American-Canadian mathematician

Dustin Clausen is an American-Canadian mathematician known for his contributions to algebraic K-theory and the development of condensed mathematics, in collaboration with Peter Scholze. His research interests include the intersections of number theory and homotopy theory.

==Early life and education==
Dustin Clausen completed his undergraduate studies at Harvard University. While at Harvard he spent a semester studying at the Math in Moscow program. He received his PhD in 2013 from the Massachusetts Institute of Technology (MIT), where he was supervised by Jacob Lurie. His doctoral thesis was titled "Arithmetic Duality in Algebraic K-Theory."

==Academic career==

After earning his PhD, Clausen spent five years as a postdoctoral researcher at the University of Copenhagen. He then moved to Bonn, Germany, where he was first a postdoctoral researcher at the University of Bonn and then the head of a research group at the Max Planck Institute for Mathematics. In 2020, Clausen returned to the University of Copenhagen as an associate professor. Since 2023, he has held a position as a permanent professor at the Institut des Hautes Études Scientifiques (IHÉS).

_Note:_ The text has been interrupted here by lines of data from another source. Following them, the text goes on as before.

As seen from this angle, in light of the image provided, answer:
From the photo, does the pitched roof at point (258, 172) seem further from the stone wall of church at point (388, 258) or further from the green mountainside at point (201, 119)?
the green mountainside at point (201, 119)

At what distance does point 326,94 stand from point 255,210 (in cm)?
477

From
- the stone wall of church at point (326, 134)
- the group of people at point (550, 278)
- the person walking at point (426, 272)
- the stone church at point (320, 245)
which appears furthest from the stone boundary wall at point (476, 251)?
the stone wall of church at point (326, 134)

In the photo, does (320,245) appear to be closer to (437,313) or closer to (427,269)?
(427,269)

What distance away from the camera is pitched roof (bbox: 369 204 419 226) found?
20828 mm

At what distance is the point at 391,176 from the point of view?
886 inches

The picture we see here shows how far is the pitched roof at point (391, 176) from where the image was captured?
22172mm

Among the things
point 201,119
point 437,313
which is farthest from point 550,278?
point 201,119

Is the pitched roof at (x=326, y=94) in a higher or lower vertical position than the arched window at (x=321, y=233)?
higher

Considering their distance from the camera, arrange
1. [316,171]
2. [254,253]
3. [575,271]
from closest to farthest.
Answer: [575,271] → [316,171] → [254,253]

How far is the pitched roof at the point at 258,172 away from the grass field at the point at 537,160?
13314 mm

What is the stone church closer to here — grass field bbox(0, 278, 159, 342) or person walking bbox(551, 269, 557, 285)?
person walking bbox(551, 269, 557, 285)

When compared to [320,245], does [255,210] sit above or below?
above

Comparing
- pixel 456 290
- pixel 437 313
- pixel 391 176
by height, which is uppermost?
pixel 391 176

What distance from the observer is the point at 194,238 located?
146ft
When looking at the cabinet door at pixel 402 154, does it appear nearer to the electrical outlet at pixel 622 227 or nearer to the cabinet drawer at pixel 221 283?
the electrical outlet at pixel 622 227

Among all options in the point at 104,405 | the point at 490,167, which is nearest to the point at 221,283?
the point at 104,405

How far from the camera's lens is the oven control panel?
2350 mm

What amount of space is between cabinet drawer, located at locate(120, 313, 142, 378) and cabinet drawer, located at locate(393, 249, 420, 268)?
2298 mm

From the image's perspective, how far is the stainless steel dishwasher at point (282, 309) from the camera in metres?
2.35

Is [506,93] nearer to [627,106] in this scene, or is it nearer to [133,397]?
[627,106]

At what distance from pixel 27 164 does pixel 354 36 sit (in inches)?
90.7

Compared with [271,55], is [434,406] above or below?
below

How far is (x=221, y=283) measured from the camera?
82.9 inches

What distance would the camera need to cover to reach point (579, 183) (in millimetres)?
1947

==Research and contributions==

Clausen's research has focused on algebraic K-theory and its connections to number theory and homotopy theory. Along with Peter Scholze, he has developed the concept of condensed mathematics, which aims to provide a framework for topological algebraic structures.

==Awards and honors==

- NSF Graduate Research Fellowship (2008)
- David Mumford Prize (2008)
- Hoopes Prize (2008)
- Hartmann Foundation's Diploma Prize (2022)

==Personal life==

Dustin Clausen is the grandson of mathematician John T. Tate (1925–2019), and the great grandson of Emil Artin.